**Estratto**

IL GIORNO DI GIOVANNA
Le musiche dei cantastorie
 
 
I motivi musicali della "TRADIZIONE SICILIANA" e il concorso
"Daffini per Cantastorie"
 
 
 
 
Il  Bando del concorso per testi da cantastorie dedicato a Giovanna Daffini iniziato nel 1995,
nell’ambito delle iniziative de “Il Giorno di Govanna”, sin dalle prime edizioni, ha visto
una numerosa partecipazione.
 
Dopo l’iniziale presenza di testi proposti da cantastorie della tradizione ha visto l’intervento
di cantanti che, pur presentando testi di notevole importanza per quel che riguarda  testi e
musiche, si sono progressivamente  allontanati dalle musiche tradizionali.
 
Considerando la validità del concorso per quel che riguarda la continuità della tradizione,
abbiamo già pubblicato una serie di motivi musicali dei cantastorie settentrionali intitolata
“Alcuni buoni motivi”, come proposta del Bando del Concorso realmente per testi da cantastorie.
 
Ora, grazie alla collaborazione di Mauro Geraci, Professore associato di Antropologia culturale,
Dipartimento di Civiltà Antiche e Moderne dell’Università degli Studi di Messina, possiamo
presentare alcune trascrizioni musicali di motivi della tradizione dei cantastorie siciliani,  scelte e
proposte attraverso un ampio e documentato panorama antropologico dei moderni poeti-cantastorie del Sud.
 
Mauro Geraci ha partecipato al Concorso per testi da cantastorie nel 2000 con i testi “Io cantastorie:
lu tappu rapinaturi” e “La parata di lu Vinniri Santu”, ottenendo il Primo Premio.
 
                                                                                 g, v.

CANTASTORIE MA NON ULTIMI
 
Panorama antropologico dei moderni poeti-cantastorie del Sud
 
 
Mauro Geraci
 
(Antropologo culturale, Università degli Studi di Messina, Dipartimento di Civiltà Antiche e Moderne)

**Compito a**
Trascrivi senza modifiche il tratto dell'estratto che va da "Considerando la validità" fino a "il Primo Premio.".
L'estratto e l'elenco di dati non hanno alcun legame tra loro.

**Elenco dati**
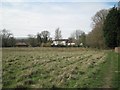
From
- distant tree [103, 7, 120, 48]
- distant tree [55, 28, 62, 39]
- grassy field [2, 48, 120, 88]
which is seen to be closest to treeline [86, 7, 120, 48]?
distant tree [103, 7, 120, 48]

**Compito b**
Disponi tutte le righe dell'elenco di dati come lista JSON di stringhe, una stringa per riga, saltando le righe vuote. Per favore, escludi le immagini dalla risposta.

**Risposta attesa a**
Considerando la validità del concorso per quel che riguarda la continuità della tradizione,
abbiamo già pubblicato una serie di motivi musicali dei cantastorie settentrionali intitolata
“Alcuni buoni motivi”, come proposta del Bando del Concorso realmente per testi da cantastorie.
 
Ora, grazie alla collaborazione di Mauro Geraci, Professore associato di Antropologia culturale,
Dipartimento di Civiltà Antiche e Moderne dell’Università degli Studi di Messina, possiamo
presentare alcune trascrizioni musicali di motivi della tradizione dei cantastorie siciliani,  scelte e
proposte attraverso un ampio e documentato panorama antropologico dei moderni poeti-cantastorie del Sud.
 
Mauro Geraci ha partecipato al Concorso per testi da cantastorie nel 2000 con i testi “Io cantastorie:
lu tappu rapinaturi” e “La parata di lu Vinniri Santu”, ottenendo il Primo Premio.

**Risposta attesa b**
[
  "From",
  "- distant tree [103, 7, 120, 48]",
  "- distant tree [55, 28, 62, 39]",
  "- grassy field [2, 48, 120, 88]",
  "which is seen to be closest to treeline [86, 7, 120, 48]?",
  "distant tree [103, 7, 120, 48]"
]